Cardio vs Strength

Afternoon Dr. Feigenbaum and Baraki

I understand that excessive cardio can affect a strength. I also understand that cardio is important to most programming at least to some degree. My question is when it comes to long term overall strength goals will cardio stall out that goal or will you eventually reach your goal it just may take more time? The reason I ask is because I like cardio. I do it on most my days off and sometimes multiple times a day. The difference with my cardio and resistance workouts are the resistance workouts (BBM programs) are designed around specific training goals and cardio i just do to stay very active and healthy if that makes sense. I usually do around 4-6 cardio sessions a week lasting 30-45 minutes. Nothing special with cardio usually around an RPE 6-7. On a side note I’m not looking to become a competitive power lifter. With the few months of proper training I have I think its reasonable to say over the next 2-3 years id like to bench 250-275, squat 350 and DL 405 all for reps.

Current numbers from where I started in February to now:

I’m 32 Years old 5’6 143# (FYI lost weight from 175 from last July to January)

Bench - 185 to 220
Squat - 175 to 265
DL - 205 to 280

It’s unlikely that you will be the strongest version of yourself if you’re doing that much cardio, but since you’re not going to become a competitive powerlifter- carry on :slight_smile: I think you’ll meet your goals in the next few years too.

Dr. Feigenbaum

If you had to put a percentage of strength I would be missing out on what do you think it would be?

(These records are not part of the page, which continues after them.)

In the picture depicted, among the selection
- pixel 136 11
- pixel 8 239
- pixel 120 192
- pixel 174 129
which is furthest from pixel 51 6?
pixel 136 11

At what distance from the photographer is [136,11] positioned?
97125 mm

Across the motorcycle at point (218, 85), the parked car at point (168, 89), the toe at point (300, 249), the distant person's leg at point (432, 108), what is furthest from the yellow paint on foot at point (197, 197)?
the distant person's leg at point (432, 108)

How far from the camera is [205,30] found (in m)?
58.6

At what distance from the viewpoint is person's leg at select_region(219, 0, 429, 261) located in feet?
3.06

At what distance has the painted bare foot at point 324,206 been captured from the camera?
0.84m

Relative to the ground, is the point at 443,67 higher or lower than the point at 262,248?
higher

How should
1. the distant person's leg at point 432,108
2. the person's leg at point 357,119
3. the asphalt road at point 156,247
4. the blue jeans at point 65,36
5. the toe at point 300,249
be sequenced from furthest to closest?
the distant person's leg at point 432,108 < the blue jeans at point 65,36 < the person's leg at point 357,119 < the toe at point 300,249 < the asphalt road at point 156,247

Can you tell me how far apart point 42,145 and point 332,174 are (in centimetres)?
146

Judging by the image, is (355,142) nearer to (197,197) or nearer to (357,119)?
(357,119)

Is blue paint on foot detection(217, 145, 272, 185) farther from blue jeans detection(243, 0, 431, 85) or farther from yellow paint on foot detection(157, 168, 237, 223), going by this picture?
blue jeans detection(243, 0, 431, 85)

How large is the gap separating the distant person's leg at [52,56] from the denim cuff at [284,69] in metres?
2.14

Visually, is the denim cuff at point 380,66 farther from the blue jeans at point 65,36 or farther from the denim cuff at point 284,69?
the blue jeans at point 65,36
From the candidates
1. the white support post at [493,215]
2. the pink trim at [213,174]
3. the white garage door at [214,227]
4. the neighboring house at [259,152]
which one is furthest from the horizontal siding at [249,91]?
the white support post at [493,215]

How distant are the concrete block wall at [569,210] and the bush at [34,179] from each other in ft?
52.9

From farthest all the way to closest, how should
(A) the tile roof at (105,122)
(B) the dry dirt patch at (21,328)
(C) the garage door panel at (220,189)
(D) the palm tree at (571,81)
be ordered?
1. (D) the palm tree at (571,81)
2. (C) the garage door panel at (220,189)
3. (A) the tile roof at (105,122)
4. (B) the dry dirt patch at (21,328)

I know it’s not an easy or one simple answer but are we talking 50 percent or 10-20? The Odds are my cardio will decrease once I work into a 4 day lifting routine.

One a side note, Are there any studies or information comparing running vs walking and its affect on strength? For example if I were to walk and burn 500 calories and run and burn the same amount of calories whats the difference if any it comes to affecting resistance training? Basically what I’m asking is it better to walk for my extra cardio/physical activity vs run when it comes to minimizing the affect on strength? I Apologize for the loaded questions haha.

I don’t know how much additional conditioning work will affect strength outcomes, as this is highly variable across individuals.

It depends what you want to do to determine “better”. Walking is lower intensity and has specific cardiorespiratory adaptations it elicits compared to running at higher-intensity. It’s a trade-off. What’s better? That depends.

If you want to minimize the interference effect, then you should slowly ramp up conditioning volume to the appropriate level (2-4x/wk depending on intensity, goals, etc.).